Key Ruling on Loss of Beer Franchise ContractsTri County Wholesale Distributors v. Labatt USA Operating Co. LLC, U.S. Dist. LEXIS 81914 (June 24, 2015)

What is the best way to calculate the loss of well-known beer brands to a distributor whose franchise contract was lawfully terminated? This question, implicating Ohio’s Alcoholic Beverage Franchise Act, recently produced an important ruling on beer brand valuation.

Labattomy’: The supplier of Labatt and a host of other brands ended its franchise contracts with two distributors under Ohio’s “successor manufacturer” provision. The court found the terminations lawful and held a hearing to determine the “diminished value” of the business “that is directly related to the sale of the product or brand terminated or not renewed.” Under the statute, the value of such a business includes, but is not limited to, the “appraised market value of those assets … principally devoted to the sale of the terminated or nonrenewed product or brand and the goodwill associated with [it].”

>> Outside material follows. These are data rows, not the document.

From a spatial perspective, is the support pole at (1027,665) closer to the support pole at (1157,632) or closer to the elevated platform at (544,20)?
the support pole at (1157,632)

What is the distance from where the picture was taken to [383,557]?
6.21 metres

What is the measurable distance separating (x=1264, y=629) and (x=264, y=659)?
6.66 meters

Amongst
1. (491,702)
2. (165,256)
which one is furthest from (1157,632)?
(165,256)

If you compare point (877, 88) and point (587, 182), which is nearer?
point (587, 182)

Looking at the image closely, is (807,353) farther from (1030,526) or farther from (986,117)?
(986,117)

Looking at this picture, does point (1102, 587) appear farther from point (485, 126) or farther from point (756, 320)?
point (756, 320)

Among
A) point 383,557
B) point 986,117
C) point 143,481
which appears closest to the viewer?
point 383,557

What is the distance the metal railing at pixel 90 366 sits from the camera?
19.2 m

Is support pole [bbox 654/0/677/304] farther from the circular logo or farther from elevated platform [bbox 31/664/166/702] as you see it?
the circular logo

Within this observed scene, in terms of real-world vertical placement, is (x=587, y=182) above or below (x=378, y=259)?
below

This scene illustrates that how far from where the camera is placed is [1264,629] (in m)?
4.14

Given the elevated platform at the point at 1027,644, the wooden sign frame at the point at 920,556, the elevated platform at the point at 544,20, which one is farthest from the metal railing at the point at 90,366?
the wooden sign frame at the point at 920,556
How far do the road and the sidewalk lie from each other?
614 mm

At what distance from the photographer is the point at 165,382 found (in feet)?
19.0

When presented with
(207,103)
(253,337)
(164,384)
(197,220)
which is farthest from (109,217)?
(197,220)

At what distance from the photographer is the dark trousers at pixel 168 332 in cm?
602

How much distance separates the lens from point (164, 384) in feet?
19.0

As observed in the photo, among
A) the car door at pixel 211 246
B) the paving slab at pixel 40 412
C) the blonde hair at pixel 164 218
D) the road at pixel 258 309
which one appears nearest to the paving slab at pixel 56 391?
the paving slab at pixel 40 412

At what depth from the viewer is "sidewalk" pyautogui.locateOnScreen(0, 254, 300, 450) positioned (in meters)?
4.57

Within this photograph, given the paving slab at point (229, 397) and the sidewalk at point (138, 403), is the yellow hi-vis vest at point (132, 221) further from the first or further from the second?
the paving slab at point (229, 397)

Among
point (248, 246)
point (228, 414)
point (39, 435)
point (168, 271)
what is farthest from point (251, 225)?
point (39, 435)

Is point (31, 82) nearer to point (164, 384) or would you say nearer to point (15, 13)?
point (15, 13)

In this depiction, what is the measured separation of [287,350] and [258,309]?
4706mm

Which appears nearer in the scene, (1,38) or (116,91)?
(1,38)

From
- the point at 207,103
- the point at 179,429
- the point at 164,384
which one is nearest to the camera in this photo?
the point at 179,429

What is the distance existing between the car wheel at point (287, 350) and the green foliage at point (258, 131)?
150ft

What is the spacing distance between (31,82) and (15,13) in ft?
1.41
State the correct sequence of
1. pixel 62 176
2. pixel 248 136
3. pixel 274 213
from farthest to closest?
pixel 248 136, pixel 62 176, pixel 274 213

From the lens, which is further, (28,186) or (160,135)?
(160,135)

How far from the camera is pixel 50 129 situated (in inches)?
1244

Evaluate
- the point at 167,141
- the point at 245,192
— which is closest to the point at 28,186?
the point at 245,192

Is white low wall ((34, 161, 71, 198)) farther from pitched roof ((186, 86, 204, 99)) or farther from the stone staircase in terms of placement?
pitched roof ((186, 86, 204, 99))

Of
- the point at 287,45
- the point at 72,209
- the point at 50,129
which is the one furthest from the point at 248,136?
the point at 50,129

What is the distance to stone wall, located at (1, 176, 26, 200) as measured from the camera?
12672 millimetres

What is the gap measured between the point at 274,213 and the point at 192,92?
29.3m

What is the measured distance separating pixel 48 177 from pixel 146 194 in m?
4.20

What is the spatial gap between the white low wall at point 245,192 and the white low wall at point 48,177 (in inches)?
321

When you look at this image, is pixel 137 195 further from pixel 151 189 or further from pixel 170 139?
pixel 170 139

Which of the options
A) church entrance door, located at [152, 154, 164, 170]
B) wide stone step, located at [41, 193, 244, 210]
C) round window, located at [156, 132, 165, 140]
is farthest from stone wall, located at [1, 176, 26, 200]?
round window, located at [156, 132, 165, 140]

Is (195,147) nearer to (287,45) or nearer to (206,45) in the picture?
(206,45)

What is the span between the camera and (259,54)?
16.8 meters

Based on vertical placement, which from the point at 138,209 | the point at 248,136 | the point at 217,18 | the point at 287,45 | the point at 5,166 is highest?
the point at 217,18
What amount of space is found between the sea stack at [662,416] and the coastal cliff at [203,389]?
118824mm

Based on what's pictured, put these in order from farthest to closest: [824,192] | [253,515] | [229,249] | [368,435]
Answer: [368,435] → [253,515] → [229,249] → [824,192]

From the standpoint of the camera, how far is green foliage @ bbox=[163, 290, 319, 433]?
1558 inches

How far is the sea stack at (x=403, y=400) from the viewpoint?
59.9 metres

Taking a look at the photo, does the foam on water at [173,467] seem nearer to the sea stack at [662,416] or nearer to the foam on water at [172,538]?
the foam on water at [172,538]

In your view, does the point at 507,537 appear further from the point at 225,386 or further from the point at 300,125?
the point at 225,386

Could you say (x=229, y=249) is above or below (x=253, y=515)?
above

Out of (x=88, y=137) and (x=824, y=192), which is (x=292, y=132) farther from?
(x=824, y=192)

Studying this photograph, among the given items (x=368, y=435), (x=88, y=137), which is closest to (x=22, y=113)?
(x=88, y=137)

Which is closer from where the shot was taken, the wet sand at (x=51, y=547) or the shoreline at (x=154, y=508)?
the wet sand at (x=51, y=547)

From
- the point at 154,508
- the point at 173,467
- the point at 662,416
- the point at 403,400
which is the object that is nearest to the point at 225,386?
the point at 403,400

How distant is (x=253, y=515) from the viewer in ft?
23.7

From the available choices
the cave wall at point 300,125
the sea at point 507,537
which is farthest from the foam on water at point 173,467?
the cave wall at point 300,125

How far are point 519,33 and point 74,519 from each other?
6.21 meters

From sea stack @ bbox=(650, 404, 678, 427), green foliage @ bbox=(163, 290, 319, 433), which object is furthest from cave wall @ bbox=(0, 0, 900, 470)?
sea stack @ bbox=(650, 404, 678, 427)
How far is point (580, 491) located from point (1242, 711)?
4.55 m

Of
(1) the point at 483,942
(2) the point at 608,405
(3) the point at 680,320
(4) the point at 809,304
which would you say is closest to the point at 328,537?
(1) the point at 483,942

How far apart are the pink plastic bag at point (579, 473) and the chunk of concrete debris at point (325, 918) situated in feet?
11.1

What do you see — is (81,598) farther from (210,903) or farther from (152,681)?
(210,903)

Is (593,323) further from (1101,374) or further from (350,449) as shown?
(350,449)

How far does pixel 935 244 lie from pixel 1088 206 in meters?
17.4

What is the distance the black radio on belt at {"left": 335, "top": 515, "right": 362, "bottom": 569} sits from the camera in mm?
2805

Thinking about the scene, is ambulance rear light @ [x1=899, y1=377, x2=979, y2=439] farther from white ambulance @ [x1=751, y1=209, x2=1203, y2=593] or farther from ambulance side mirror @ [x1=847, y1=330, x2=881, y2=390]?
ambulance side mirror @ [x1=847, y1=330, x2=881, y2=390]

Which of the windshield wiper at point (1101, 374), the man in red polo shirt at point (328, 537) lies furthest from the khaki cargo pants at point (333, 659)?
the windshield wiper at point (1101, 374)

Both sides presented opinions from experts with deep industry knowledge. The distributors’ expert performed a discounted cash flow (DCF) analysis that he applied to the businesses with the brands and without the brands. In addition, top executives of both distributors testified that they regularly negotiate brand values based on multiples of gross profits. Transactions might occur within a range of multiples of 1x and 6x gross profits, they suggested. For the subject brands, a multiple of 6x to 7x gross profits was appropriate given the volume and profitability of their sales.

The defendants’ expert argued there were not enough transactions with which to compare the subject brands. In general, he said, he considered using multiples to value brands a “short cut approach to calculating discounted cash flow.” He said that, although he intended to value the businesses in their entirety, the evidence failed to show that the termination had a noticeable effect on the distributors’ other assets. Therefore, he only conducted a DCF analysis for the value of the lost brands.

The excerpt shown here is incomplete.